Agatha Raisin e la quiche letale, Astoria, 2011

“Cinquantatré anni, capelli di un castano scialbo, un viso squadrato e insignificante, corporatura tozza. Nelle pubbliche relazioni è utile avere un certo fascino, e Agatha ne era del tutto sprovvista. I risultati li otteneva applicando in modo alternato la tecnica poliziotto buono/poliziotto cattivo; ora faceva la prepotente ora la ruffiana, per conto dei suoi clienti”.
È così che la signora Raisin decide di andare in pensione. Stanca della vita londinese, del cielo grigio e del caos metropolitano, ha comprato un cottage nei Cotswolds, precisamente a Carsely. Un villaggio fiabesco, con casette che sembrano disegnate, con pochi abitanti, pochi turisti. Insomma una vita perfetta.

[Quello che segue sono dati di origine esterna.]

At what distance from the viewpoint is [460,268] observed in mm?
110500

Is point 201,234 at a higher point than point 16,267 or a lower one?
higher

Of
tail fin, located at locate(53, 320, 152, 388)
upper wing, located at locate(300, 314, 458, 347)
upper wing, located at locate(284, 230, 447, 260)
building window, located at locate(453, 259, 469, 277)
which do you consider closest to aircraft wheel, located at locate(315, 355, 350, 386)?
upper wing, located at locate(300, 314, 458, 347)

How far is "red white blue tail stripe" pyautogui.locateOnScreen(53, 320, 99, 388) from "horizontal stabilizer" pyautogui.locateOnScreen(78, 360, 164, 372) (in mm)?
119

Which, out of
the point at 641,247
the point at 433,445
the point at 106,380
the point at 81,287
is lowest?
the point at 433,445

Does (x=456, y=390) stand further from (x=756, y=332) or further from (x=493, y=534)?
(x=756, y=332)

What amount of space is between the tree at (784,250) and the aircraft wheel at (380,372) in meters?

Ma non è tutto oro quel che luccica.
Dopo una gara di quiche, ecco che il giudice della gara, il signor Cummings-Browne viene ritrovato morto.
Così Agatha , tra un gin tonic e l’altro, tra un pasticcio scaldato al microonde e pollo al curry rigorosamente surgelato, capisce non essere stato un incidente la morte del giudice.
Parallelamente l’agente Bill Wong, cinesino dall’aria simpatica esorta l’ex PR a restare fuori dagli intrighi di Carsely.
Dopo aver bevuto thè caldo con le Dame di Carsely, aver stretto amicizia con la signora Bloxby, aver rubato la domestica Doris Simpson alla vicina (ahimè ha fatto anche questo!), essere scappata a gambe levate dalla signora Barbara, Agatha è vicino alla verità.
E proprio quando, restia a rimanere in quel villaggio all’apparenza tutto rosa e fiori, tutto cambia.

Una nuova vita fuori dal grigio londinese, ha inizio.